A Advocacia-Geral da União (AGU) apresentou manifestação ao Supremo Tribunal Federal pela inconstitucionalidade da lei do estado de Mato Grosso que restringe a pesca no estado por um período de cinco anos, batizada como Lei do Transporte Zero. A manifestação foi apresentada no âmbito de uma ação movida pelo partido MDB contra a legislação estadual, que proíbe o transporte, comércio e armazenamento de peixes dos rios estaduais pelo período de cinco anos, a partir do dia 1º de janeiro de 2024.
A AGU sustenta no processo que, ao propor restrições desproporcionais em prejuízo dos pescadores, a lei estadual afronta os princípios da dignidade da pessoa humana, da liberdade do exercício profissional e do exercício dos direitos culturais. Informações encaminhadas à AGU pelo Ministério da Pesca e Aquicultura para subsidiar a manifestação ao STF assinalam, por exemplo, que a proibição de pesca comercial no estado por um período de cinco anos pode acarretar impactos significativos nos aspectos socioeconômicos da região, especialmente à categoria dos pescadores artesanais.
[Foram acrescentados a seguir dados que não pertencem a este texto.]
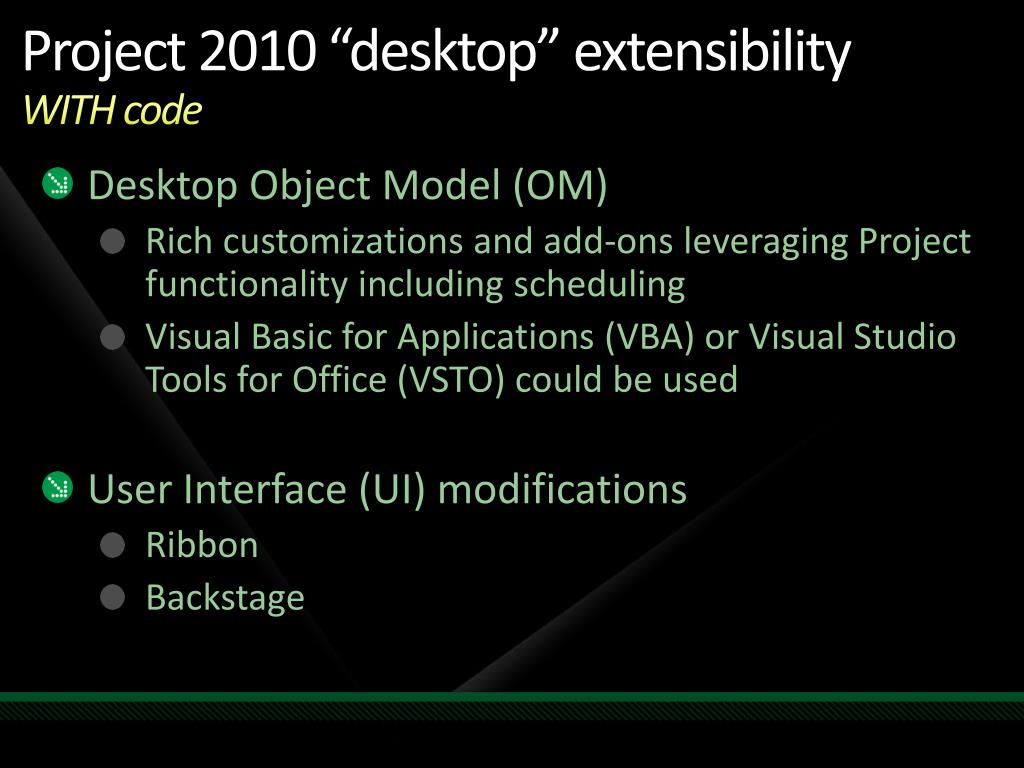 Project 2010 “desktop” extensibility
WITH code

Desktop Object Model (OM)
Rich customizations and add-ons leveraging Project functionality including scheduling
Visual Basic for Applications (VBA) or Visual Studio Tools for Office (VSTO) could be used

User Interface (UI) modifications
Ribbon
Backstage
A AGU também alerta na manifestação que a lei estadual afronta norma federal já existente sobre políticas públicas de pesca, invadindo a competência da União para legislar sobre aspectos gerais relativos ao tema. Segundo a Advocacia-Geral da União, a norma contraria a Política Nacional de Desenvolvimento Sustentável da Atividade Pesqueira (Lei federal 11.959/2009), sobretudo a determinação legal de que “o ordenamento pesqueiro deve considerar as peculiaridades e as necessidades dos pescadores artesanais, de subsistência e da aquicultura familiar, visando a garantir sua permanência e sua continuidade”.
Por fim, a AGU destaca que não foram demonstradas evidências científicas sobre eventual diminuição dos estoques pesqueiros no estado que pudessem justificar a imposição das medidas. “Como se percebe, a lei estadual impugnada, ao impor restrições desproporcionais aos direitos fundamentais dos pescadores, compromete o âmago de sua dignidade, e quiçá sua própria existência, o que constitui razão suficiente para o reconhecimento da sua inconstitucionalidade”, conclui a AGU na manifestação.
Conforme a lei, que visa combater a pesca predatória nos rios, segue permitida pesca de subsistência para povos indígenas, originários e quilombolas, bem como a captura de peixes às margens dos rios destinada ao consumo no local, subsistência ou a compra e venda de iscas vivas que se enquadrem na legislação. Também estão liberadas a modalidade pesque e solte, da pesca esportiva, que tem como regra a devolução do peixe ao rio, com exceção dos meses de vigência da piracema, em que todo tipo de pesca é proibido, e a modalidade pesque e pague, desde que o estabelecimento faça a emissão da nota fiscal dos peixes que serão transportados e armazenados pelo pescador.
Durante três anos, o Estado pagará auxílio de um salário-mínimo por mês para pescadores profissionais e artesanais inscritos no Registro Estadual de Pescadores Profissionais (Repesca) e no Registro Geral de Pesca (RGP) que comprovem residência fixa em Mato Grosso e que a pesca artesanal era sua profissão exclusiva e principal meio de subsistência até a lei entrar em vigor.
O auxílio não será pago nos meses de piracema, considerando que os beneficiários já são atendidos pela Lei Federal. O governo estadual declarou também que vai promover a inserção dos pescadores em programas de qualificação da Secretaria de Estado de Assistência Social e Cidadania para o turismo ecológico e pesqueiro, e de produção sustentável da aquicultura.
A lei ainda prevê a instituição de uma linha de financiamento, por meio da agência de fomento Desenvolve MT, destinada aos pescadores beneficiados com o auxílio financeiro do Transporte Zero.